▶ [Supplied passage]:
Re: s3 checkpointing issue

Ufuk Celebi
Hey Chen Qin,

this seems to be an issue with the S3 file system. The root cause is:

 Caused by: java.lang.NullPointerException at
org.apache.hadoop.fs.LocalDirAllocator$AllocatorPerContext.confChanged(LocalDirAllocator.java:268)
at org.apache.hadoop.fs.LocalDirAllocator$AllocatorPerContext.getLocalPathForWrite(LocalDirAllocator.java:344)
at org.apache.hadoop.fs.LocalDirAllocator$AllocatorPerContext.createTmpFileForWrite(LocalDirAllocator.java:416)
at org.apache.hadoop.fs.LocalDirAllocator.createTmpFileForWrite(LocalDirAllocator.java:198)
at org.apache.hadoop.fs.s3a.S3AOutputStream.<init>(S3AOutputStream.java:87)
at org.apache.hadoop.fs.s3a.S3AFileSystem.create(S3AFileSystem.java:410)
at org.apache.hadoop.fs.FileSystem.create(FileSystem.java:907) at
org.apache.hadoop.fs.FileSystem.create(FileSystem.java:888) at
org.apache.hadoop.fs.FileSystem.create(FileSystem.java:785) at
org.apache.flink.runtime.fs.hdfs.HadoopFileSystem.create(HadoopFileSystem.java:404)
at org.apache.flink.runtime.fs.hdfs.HadoopFileSystem.create(HadoopFileSystem.java:48)
at org.apache.flink.runtime.state.filesystem.FsStateBackend$FsCheckpointStateOutputStream.flush(FsStateBackend.java:489)
... 25 more

From [1] it looks like you have to specify

fs.s3a.buffer.dir

in the Hadoop configuration (where you set the S3 file system).

The expected value is a comma separated list of local directories used
to buffer results prior to transmitting the to S3 (for large files).

Does this fix the issue? Please report back so that we can include in
the "common issues" section of the AWS docs.

– Ufuk

[1] http://deploymentzone.com/2015/12/20/s3a-on-spark-on-aws-ec2/


On Wed, May 4, 2016 at 2:41 AM, Chen Qin <[hidden email]> wrote:

> Hi there,
>
> I run a test job with filestatebackend and save checkpoints on s3 (via s3a)
>
> The job crash when checkpoint triggered. Looking into s3 directory and list
> objects. I found the directory is create successfully but all checkpoints
> directory size are empty.
>
> The host running task manager shows following error.

▶ [Supplied entries]:
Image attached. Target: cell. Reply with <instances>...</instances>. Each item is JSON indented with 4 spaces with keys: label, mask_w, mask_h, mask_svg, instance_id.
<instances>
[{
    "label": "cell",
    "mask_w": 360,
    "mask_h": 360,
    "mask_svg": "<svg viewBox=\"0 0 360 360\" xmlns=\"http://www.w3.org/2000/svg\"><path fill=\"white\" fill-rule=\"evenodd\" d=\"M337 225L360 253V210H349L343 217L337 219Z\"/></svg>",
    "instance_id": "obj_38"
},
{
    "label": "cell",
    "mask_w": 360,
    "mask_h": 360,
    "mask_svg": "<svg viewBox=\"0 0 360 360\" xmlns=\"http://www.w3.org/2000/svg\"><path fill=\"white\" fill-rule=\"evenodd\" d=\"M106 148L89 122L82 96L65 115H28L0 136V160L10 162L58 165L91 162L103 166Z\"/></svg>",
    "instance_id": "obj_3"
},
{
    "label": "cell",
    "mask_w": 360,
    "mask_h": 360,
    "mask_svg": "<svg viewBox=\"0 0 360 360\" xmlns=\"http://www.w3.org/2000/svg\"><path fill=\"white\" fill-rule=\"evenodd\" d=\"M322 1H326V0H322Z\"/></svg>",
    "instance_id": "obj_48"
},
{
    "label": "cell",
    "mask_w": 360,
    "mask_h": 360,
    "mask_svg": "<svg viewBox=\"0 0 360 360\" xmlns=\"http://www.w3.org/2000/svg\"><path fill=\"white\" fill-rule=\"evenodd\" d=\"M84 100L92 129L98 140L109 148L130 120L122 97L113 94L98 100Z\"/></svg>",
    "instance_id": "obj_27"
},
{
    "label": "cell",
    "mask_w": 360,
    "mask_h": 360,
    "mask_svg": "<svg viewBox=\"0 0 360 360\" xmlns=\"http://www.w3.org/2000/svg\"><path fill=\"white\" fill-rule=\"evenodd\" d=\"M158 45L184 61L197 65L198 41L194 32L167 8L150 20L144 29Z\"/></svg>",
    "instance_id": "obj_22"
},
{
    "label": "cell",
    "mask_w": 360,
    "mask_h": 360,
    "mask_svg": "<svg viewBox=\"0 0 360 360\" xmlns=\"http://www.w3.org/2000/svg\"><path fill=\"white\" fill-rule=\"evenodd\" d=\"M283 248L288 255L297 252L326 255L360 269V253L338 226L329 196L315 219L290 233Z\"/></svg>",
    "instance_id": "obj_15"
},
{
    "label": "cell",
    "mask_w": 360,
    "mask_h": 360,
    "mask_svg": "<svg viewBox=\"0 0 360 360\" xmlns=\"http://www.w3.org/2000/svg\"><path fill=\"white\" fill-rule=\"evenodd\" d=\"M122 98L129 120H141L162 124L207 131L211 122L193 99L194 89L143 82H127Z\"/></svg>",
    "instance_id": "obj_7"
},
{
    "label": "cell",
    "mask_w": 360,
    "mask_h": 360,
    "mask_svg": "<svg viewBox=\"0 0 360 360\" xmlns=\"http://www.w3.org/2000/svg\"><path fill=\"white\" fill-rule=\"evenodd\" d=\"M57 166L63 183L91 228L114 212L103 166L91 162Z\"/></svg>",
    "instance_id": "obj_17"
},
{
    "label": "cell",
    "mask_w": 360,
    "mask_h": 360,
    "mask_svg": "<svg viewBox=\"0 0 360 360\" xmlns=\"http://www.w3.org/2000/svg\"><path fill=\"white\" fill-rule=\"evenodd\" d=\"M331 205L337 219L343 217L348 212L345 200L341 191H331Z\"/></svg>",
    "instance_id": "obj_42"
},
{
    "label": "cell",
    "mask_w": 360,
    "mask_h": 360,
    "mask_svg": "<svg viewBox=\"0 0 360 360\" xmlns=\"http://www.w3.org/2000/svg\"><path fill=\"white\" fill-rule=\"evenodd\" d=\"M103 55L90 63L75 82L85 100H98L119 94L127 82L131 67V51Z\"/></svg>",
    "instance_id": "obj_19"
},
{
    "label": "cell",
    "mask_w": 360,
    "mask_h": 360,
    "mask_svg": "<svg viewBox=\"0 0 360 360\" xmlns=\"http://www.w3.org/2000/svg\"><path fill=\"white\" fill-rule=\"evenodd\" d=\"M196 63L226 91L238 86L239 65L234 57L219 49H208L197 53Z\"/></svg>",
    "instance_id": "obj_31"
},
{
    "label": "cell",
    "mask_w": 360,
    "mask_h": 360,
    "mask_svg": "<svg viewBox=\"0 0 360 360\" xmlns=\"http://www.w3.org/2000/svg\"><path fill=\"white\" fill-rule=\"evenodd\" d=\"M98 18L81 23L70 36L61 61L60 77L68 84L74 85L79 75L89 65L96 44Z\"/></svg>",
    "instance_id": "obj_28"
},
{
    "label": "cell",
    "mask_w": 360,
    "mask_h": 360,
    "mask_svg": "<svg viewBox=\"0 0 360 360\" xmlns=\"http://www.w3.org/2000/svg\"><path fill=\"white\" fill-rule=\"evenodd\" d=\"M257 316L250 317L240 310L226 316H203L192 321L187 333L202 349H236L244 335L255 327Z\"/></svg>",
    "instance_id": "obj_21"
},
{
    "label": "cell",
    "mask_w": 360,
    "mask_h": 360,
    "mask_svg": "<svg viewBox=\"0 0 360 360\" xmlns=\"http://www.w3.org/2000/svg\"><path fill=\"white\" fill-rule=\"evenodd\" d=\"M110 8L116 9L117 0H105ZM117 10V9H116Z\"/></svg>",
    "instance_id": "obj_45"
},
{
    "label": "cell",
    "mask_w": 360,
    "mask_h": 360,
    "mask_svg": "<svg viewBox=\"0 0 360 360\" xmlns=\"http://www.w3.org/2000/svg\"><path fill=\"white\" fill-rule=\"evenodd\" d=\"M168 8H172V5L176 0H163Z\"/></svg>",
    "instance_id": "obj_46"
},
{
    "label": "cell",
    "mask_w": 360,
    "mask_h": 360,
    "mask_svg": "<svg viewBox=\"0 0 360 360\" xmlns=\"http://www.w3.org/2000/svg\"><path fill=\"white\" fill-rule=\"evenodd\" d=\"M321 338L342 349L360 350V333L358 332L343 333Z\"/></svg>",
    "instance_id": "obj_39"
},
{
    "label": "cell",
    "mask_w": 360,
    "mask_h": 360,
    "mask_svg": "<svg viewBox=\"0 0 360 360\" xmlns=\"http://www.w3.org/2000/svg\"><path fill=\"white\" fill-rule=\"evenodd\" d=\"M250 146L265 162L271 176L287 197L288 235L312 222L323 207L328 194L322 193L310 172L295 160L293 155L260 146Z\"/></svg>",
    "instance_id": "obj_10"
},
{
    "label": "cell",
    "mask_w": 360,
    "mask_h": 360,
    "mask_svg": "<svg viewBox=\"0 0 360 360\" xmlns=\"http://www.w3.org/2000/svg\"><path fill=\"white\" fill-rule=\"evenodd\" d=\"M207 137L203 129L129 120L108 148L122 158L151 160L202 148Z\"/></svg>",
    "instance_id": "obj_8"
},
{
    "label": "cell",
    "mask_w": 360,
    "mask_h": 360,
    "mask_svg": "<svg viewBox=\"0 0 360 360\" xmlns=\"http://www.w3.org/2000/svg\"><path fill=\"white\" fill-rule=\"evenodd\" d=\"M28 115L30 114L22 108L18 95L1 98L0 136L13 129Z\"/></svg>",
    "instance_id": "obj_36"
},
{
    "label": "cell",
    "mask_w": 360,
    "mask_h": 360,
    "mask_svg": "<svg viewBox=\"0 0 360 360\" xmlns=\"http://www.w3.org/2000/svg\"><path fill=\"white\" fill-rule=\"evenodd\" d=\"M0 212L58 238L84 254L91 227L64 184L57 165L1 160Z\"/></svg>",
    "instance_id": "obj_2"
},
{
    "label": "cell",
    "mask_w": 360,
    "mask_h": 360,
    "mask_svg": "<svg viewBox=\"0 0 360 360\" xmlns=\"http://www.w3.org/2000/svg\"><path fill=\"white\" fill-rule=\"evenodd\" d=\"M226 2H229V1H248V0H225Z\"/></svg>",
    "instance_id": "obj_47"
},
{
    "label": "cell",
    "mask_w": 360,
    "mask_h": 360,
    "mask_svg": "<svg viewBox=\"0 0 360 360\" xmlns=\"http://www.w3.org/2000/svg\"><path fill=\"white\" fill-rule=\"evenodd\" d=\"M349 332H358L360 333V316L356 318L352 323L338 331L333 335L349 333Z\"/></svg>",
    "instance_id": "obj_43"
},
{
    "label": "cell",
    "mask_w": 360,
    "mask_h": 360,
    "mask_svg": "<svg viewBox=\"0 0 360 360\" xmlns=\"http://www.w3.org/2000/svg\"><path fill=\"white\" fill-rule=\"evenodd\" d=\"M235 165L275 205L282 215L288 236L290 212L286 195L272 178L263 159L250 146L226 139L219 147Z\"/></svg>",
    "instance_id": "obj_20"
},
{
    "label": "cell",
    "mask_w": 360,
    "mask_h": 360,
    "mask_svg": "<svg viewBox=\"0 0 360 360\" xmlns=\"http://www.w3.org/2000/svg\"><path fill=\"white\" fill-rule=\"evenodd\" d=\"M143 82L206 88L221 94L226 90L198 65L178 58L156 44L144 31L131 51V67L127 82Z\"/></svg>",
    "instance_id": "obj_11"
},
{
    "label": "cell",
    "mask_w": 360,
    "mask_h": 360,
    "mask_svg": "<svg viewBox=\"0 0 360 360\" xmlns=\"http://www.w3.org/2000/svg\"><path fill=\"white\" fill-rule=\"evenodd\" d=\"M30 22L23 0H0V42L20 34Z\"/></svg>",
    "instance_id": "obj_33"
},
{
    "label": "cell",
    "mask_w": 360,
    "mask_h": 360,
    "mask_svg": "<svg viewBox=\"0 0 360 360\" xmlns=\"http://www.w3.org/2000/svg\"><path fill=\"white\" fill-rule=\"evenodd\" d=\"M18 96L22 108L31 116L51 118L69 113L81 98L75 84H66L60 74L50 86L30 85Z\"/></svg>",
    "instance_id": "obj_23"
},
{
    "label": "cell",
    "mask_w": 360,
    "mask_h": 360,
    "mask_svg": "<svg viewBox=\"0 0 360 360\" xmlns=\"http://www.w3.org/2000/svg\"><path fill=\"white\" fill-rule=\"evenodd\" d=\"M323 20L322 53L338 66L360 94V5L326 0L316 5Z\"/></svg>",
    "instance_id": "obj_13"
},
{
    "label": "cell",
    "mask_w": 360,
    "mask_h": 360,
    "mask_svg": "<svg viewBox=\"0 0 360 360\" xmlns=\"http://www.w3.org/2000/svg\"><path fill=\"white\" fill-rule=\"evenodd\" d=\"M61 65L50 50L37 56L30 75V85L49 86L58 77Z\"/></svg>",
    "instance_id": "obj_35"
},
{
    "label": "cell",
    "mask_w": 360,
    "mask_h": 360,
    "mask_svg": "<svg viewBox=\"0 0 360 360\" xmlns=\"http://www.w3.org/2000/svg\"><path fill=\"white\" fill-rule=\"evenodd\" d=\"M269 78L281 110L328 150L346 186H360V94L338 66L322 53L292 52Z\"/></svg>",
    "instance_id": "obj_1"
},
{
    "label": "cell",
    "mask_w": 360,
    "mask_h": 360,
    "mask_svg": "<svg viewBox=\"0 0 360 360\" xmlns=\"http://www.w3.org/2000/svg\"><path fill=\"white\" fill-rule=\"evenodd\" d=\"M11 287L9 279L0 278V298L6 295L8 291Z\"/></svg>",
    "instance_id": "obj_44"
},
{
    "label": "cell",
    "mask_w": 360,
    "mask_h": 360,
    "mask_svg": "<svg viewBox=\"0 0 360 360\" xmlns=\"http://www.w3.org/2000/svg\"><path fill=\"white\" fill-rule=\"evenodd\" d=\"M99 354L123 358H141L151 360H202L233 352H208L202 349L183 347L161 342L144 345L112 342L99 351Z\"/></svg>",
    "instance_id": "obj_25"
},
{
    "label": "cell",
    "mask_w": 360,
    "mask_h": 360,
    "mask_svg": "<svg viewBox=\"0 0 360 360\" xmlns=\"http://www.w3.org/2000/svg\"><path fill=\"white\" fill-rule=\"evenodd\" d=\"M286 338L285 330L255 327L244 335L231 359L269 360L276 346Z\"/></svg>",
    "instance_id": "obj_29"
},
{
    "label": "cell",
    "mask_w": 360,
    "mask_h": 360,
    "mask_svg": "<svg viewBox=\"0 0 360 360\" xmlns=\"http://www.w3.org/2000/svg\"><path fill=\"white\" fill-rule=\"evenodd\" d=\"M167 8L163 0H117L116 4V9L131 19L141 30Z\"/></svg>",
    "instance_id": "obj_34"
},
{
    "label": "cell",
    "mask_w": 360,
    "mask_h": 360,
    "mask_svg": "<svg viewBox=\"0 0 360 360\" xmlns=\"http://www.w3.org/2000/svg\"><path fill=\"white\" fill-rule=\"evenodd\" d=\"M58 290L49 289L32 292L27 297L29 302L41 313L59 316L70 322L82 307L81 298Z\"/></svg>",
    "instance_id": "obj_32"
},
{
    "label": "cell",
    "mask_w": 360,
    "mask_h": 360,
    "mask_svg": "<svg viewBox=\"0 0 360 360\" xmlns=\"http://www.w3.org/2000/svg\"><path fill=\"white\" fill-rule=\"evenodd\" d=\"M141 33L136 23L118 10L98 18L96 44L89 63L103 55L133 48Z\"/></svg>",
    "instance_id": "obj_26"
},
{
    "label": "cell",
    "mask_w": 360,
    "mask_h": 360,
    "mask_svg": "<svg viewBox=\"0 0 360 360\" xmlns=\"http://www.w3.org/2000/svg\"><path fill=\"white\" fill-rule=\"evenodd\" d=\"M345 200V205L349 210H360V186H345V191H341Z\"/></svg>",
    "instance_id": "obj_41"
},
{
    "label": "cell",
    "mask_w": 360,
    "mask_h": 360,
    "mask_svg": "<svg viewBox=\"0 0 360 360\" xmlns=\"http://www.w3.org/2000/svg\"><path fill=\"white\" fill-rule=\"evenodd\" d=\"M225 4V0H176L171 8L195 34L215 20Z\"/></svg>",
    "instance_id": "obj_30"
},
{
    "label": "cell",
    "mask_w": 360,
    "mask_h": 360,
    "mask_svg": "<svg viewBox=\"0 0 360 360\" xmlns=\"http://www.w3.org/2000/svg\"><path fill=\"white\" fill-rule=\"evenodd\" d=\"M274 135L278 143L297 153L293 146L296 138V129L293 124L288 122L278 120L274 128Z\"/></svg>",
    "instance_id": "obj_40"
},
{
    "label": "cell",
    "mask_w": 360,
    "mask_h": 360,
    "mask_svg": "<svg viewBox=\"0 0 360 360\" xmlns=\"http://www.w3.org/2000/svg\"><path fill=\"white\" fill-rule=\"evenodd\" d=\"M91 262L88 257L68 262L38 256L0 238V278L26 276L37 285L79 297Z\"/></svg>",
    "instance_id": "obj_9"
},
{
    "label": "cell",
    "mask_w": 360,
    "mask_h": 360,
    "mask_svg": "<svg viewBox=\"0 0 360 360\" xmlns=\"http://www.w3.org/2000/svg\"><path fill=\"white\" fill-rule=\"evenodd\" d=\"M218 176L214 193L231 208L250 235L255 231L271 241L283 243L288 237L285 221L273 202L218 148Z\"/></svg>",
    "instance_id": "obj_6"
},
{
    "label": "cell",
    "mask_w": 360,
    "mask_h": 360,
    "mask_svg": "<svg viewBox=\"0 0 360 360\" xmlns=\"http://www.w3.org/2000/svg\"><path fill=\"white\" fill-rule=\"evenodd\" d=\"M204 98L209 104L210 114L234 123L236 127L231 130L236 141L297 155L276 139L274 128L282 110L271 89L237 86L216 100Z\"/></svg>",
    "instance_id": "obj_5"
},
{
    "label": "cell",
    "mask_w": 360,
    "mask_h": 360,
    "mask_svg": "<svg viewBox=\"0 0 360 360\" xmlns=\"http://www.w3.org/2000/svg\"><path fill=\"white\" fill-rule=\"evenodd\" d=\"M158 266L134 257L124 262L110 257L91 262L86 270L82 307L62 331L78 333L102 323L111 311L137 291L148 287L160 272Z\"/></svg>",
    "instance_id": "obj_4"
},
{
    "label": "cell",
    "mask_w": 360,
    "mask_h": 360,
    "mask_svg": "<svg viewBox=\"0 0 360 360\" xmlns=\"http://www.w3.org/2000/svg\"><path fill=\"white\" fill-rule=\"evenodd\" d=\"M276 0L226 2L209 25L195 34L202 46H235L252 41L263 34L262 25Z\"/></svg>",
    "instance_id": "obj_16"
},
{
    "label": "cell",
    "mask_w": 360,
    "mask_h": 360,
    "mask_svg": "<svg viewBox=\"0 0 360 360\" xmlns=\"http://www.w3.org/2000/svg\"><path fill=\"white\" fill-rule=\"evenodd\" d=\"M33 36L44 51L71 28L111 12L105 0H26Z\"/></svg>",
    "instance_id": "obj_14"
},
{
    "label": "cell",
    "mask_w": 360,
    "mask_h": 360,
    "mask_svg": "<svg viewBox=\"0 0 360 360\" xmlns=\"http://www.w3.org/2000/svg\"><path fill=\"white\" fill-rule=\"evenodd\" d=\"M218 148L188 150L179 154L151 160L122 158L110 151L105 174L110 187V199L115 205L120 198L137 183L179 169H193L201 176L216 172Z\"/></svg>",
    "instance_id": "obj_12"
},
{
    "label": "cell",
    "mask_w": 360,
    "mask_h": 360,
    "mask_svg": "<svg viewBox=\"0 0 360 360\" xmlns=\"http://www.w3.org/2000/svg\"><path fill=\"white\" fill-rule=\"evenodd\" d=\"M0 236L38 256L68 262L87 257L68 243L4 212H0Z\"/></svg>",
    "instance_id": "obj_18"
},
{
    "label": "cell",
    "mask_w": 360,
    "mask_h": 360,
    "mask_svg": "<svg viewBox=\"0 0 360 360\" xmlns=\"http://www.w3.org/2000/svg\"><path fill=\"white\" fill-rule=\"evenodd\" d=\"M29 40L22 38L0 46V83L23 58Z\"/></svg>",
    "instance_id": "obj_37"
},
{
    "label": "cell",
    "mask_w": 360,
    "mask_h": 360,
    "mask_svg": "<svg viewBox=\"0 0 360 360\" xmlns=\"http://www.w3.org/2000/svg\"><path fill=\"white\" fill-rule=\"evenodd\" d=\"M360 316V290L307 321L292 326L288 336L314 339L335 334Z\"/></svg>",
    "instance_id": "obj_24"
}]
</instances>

▶ [List of tasks]:
A) According to the S3 checkpointing thread, which property has to be specified in the Hadoop configuration?
B) Reproduce word for word everything in the S3 checkpointing thread from "From [1] it" down to "the AWS docs.".
C) Take the S3 checkpointing thread further from the point where it stops.
The rows play no part in what follows.

▶ [Answers in order]:
A) fs.s3a.buffer.dir

B)
From [1] it looks like you have to specify

fs.s3a.buffer.dir

in the Hadoop configuration (where you set the S3 file system).

The expected value is a comma separated list of local directories used
to buffer results prior to transmitting the to S3 (for large files).

Does this fix the issue? Please report back so that we can include in
the "common issues" section of the AWS docs.

C)
>
> Received error response: com.amazonaws.services.s3.model.AmazonS3Exception:
> Status Code: 404, AWS Service: null, AWS Request ID: CF1845CA84E07549, AWS
> Error Code: null, AWS Error Message: Not Found, S3 Extended Request ID:xxxxx
>
> Has anyone met this issue before?
>
> flink 1.0.0
> scala 2.10
> hadoop-aws 2.7.2
> aws-java-sdk 1.7.4
>
>
> Thanks,
> Chen
>
> Attached full log that shows on web dashboard when job canceled.
> java.lang.RuntimeException: Error triggering a checkpoint as the result of
> receiving checkpoint barrier at
> org.apache.flink.streaming.runtime.tasks.StreamTask$2.onEvent(StreamTask.java:681)
> at
> org.apache.flink.streaming.runtime.tasks.StreamTask$2.onEvent(StreamTask.java:674)
> at
> org.apache.flink.streaming.runtime.io.BarrierBuffer.processBarrier(BarrierBuffer.java:203)
> at
> org.apache.flink.streaming.runtime.io.BarrierBuffer.getNextNonBlocked(BarrierBuffer.java:129)
> at
> org.apache.flink.streaming.runtime.io.StreamInputProcessor.processInput(StreamInputProcessor.java:175)
> at
> org.apache.flink.streaming.runtime.tasks.OneInputStreamTask.run(OneInputStreamTask.java:65)
> at
> org.apache.flink.streaming.runtime.tasks.StreamTask.invoke(StreamTask.java:224)
> at org.apache.flink.runtime.taskmanager.Task.run(Task.java:559) at
> java.lang.Thread.run(Thread.java:745) Caused by: java.io.IOException: Could
> not open output stream for state backend at
> org.apache.flink.runtime.state.filesystem.FsStateBackend$FsCheckpointStateOutputStream.flush(FsStateBackend.java:498)
> at
> org.apache.flink.runtime.state.filesystem.FsStateBackend$FsCheckpointStateOutputStream.write(FsStateBackend.java:444)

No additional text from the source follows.